** Opening RAW DATA block **
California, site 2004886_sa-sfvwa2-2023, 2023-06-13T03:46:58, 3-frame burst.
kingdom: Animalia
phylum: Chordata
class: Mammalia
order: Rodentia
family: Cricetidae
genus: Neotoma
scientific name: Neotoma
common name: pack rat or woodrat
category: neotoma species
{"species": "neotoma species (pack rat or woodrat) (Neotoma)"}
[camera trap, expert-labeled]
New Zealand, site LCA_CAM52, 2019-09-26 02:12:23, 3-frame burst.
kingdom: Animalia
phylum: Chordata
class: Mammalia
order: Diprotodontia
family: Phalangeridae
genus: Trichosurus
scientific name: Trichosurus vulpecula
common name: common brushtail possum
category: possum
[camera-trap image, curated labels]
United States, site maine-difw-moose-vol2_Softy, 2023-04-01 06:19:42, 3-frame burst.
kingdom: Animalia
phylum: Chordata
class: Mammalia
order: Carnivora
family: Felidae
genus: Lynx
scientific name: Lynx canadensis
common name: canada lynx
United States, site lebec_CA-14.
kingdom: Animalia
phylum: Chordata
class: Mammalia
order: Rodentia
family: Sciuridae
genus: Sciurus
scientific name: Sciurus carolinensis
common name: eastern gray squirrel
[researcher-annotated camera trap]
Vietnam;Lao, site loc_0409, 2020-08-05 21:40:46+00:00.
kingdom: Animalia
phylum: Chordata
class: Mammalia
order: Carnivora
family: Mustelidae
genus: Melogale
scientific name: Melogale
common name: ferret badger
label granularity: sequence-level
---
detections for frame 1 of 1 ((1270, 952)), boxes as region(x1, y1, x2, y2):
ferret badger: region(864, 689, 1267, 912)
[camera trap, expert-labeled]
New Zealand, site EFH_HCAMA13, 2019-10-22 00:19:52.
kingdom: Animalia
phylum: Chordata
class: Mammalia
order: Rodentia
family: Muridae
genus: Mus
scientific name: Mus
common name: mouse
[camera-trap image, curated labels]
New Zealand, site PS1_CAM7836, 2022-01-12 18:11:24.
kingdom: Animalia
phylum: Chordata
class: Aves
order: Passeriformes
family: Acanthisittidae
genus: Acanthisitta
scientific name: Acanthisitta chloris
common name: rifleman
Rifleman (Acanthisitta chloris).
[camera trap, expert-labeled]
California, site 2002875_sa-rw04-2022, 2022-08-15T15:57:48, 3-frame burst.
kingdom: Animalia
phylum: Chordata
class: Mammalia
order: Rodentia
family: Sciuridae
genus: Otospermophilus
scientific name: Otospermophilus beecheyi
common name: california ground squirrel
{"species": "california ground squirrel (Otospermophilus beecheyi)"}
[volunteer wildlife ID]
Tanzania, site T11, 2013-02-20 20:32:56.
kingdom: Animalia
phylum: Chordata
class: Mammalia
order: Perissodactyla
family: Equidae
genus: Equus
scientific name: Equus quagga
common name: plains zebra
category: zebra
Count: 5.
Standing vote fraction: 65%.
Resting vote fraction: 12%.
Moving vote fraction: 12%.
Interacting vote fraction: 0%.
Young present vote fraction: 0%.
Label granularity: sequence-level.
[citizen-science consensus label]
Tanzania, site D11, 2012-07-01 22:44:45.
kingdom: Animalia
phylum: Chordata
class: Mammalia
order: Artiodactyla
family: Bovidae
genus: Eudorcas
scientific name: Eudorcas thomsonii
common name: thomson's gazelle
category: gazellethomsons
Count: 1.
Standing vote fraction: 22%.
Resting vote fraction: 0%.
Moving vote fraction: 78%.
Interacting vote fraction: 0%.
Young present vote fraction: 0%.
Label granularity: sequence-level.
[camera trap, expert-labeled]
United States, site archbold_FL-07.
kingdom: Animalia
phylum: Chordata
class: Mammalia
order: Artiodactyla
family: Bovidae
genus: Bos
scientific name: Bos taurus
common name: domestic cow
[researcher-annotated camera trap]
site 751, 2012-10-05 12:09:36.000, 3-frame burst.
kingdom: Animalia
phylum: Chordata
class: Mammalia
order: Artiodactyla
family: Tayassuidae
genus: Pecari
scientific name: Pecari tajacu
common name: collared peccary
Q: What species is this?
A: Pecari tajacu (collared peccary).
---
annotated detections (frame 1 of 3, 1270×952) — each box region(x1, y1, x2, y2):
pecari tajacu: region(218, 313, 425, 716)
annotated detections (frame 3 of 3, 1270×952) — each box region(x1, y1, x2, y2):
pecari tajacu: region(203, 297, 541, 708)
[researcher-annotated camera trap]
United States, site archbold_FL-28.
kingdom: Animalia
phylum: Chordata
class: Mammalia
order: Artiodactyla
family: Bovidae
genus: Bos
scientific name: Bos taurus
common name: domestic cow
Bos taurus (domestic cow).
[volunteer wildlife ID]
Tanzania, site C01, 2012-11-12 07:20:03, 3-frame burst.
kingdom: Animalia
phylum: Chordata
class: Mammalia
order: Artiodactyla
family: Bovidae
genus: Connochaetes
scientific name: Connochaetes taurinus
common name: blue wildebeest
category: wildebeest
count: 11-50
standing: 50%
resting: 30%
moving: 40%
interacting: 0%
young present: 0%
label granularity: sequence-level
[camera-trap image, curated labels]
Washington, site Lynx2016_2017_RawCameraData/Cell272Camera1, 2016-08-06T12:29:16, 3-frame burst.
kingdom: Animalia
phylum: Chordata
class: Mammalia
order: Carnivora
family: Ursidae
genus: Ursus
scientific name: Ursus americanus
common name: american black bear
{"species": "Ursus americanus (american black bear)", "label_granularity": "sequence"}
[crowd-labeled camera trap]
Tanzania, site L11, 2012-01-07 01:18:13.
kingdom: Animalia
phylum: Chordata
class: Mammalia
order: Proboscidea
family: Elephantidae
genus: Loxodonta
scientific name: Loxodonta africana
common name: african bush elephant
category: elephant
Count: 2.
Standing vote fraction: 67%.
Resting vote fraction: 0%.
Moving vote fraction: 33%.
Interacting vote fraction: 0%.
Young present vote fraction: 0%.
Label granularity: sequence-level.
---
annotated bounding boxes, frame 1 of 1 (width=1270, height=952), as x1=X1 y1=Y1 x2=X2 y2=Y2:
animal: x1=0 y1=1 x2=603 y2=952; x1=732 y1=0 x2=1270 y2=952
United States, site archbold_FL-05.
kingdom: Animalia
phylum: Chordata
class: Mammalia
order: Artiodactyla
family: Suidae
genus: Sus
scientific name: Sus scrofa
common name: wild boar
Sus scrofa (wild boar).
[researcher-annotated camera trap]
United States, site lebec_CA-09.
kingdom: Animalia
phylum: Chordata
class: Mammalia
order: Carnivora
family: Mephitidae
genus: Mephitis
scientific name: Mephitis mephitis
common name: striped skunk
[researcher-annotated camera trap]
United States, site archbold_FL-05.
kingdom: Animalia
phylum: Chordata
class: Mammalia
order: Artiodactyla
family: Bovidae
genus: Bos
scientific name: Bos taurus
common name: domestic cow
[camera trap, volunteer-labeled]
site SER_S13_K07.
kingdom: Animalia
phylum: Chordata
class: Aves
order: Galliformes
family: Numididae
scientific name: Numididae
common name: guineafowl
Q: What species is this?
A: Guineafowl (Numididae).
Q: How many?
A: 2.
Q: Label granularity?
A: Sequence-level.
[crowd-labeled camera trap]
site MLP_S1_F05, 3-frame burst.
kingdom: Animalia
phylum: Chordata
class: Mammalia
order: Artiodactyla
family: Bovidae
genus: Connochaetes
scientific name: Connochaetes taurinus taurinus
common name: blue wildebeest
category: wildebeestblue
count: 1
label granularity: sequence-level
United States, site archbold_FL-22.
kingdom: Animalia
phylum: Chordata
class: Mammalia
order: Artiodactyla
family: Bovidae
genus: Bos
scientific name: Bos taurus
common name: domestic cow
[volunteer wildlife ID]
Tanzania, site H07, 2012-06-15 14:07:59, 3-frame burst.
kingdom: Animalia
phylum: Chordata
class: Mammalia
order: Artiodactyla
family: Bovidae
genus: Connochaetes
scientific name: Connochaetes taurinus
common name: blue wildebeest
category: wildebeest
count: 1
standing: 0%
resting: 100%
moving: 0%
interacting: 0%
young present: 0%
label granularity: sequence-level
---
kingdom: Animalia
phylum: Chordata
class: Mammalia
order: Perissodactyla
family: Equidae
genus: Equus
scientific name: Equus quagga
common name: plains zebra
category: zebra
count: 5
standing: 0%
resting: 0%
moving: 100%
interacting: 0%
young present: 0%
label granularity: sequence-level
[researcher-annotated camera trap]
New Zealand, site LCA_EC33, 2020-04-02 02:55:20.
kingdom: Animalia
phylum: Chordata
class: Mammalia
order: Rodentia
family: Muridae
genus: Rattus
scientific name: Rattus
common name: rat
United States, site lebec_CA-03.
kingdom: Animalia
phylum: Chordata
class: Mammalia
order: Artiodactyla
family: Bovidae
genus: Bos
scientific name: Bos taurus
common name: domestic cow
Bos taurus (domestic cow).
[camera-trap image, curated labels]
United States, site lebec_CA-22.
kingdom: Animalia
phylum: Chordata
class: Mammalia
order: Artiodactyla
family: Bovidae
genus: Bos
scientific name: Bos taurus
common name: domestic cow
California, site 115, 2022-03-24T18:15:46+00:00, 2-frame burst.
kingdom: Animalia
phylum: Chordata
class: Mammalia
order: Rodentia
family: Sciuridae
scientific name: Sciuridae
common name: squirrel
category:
** Closing RAW DATA block **
Where the word "States" appears in a line of the entries, copy that line.

United States, site maine-difw-moose-vol2_Softy, 2023-04-01 06:19:42, 3-frame burst.
United States, site lebec_CA-14.
United States, site archbold_FL-07.
United States, site archbold_FL-28.
United States, site archbold_FL-05.
United States, site lebec_CA-09.
United States, site archbold_FL-05.
United States, site archbold_FL-22.
United States, site lebec_CA-03.
United States, site lebec_CA-22.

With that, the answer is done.